誰でも良いから夢だと言ってほしい。この今という現実を否定して欲しい。そんな飛鳥の願いをあっさりと黒猫が打ち砕く。運よく宙吊りにされた時に放り出さずに済んだ黒猫は、NOと鳴ける黒猫であったらしい。
思わず現状を忘れて遠い目をしていた飛鳥であったが、背後からの物音、荒い息遣いがすぐに現実へと思考を引き戻す。覚悟を決めて振り返った飛鳥は、やはり夢であって欲しいと願いながらも「それ」の総称を口にした。
「ゴブリン……だよな?」
RPGなどの冒険ゲームでお馴染みのゴブリン。百五十にも満たない小柄な身長ながらも肌は緑色で筋肉質。生理的に吐き気を催す悪臭と思わず眉をしかめてしまいそうな醜悪な容姿で尖った耳が特徴的。飛鳥の世界での一般的といえるゴブリンがそこにいた。
「ド、ドリ、アード、たすかった」
「しゃべった!?」
子どもの奇声のような、耳障りな甲高い声。それにまたもや飛鳥は眉を顰めながらも、視線をゴブリンから外すことはしなかった。ゴブリンは女を犯すが男はどうするのだったか。人間を食料とするのか。そんな思いが駆け巡るが、当のゴブリンはギョロリとその青い目に飛鳥とは別の者を映している。それに気付いた飛鳥はその視線を辿り、だんだんと異常事態に慣れてきた自身を皮肉げに笑いながらその様子を見守った。
ぼこりとぬかるんだ地面がうごめき、飛鳥を捕えていた木の根よりもさらに太い、飛鳥の腰回り程の太さの根が集結し、人型を象っていく。

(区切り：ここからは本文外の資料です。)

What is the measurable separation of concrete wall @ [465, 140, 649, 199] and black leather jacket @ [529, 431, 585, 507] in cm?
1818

何がどうしてそうなったのか、しばらくしてその人型はなめらかな素肌を得て上半身が裸の人間の女、下半身は木の根の集合体という不思議な生き物となった。
「おお」
状況を一時忘れて、ある一点に視線が釘付けになる。
新緑の長い髪と目を持つ豊満な胸の美女(ただし下半身は木の根の集合体)
宙吊りから地面に降ろされ、するすると痛みを感じない程度に木の根で拘束されている今、立て続けに起きた出来事に感覚がすでに麻痺しているのか、目の前のそれに飛鳥は一時恐怖を忘れた。

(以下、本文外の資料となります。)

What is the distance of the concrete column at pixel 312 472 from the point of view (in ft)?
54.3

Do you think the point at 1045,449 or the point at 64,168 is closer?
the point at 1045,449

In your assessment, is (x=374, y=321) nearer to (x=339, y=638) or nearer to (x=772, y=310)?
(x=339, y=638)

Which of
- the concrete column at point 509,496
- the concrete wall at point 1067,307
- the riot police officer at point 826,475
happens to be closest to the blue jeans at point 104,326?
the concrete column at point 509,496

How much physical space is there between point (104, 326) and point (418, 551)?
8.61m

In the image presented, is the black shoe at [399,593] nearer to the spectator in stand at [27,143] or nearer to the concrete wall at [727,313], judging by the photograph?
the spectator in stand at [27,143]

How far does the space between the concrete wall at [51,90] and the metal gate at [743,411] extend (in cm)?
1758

「黒髪黒目。主様と同じ御色。しかし主様と同じではない。坊や、迷い人かい?」
妖艶な容姿からは想像出来ないようなしわがれた老婆の声に、ようやく胸から視線を上げる飛鳥。
「迷い人?」
「そう、迷い人。こちらの世界は不安定でねえ。よく世界に穴が開く。そうすると、違う世界から坊やのような子が落ちてくるのさ。こちらではそれを迷い人と呼ぶ。馴染みがないかい? 坊やの世界では違う名称で呼んでいるのかな」
「にんげん! にんげん、まよいびと! にんげんはにんげんのもとに!」
「あーうん、ですよねー」
異なる世界。つまり日本どころか地球ですらない。要するに異世界。
その事実をきちんと言葉でつきつけられ、薄々予想はしつつも目を向けたくなかったと溜息を吐く。無性に泣き喚きたくなったが、わずかばかり残っていた理性やら羞恥心がそれを邪魔をした。
「ギャ! ギャギャ!」
「紅葉殿? ふむ。坊やよ、その黒猫もこちらでは異物。坊やと同じだねえ。それも連れていくように」
黒猫を抱いたまま、座り込むような形で再度拘束されていたが、あっけなく木の根が解けて地面の中に消えて解放される。じっと黒猫を見つめて視線を逸らさないドラゴンから隠すように抱き込みながら、飛鳥はゆっくりと立ち上がった。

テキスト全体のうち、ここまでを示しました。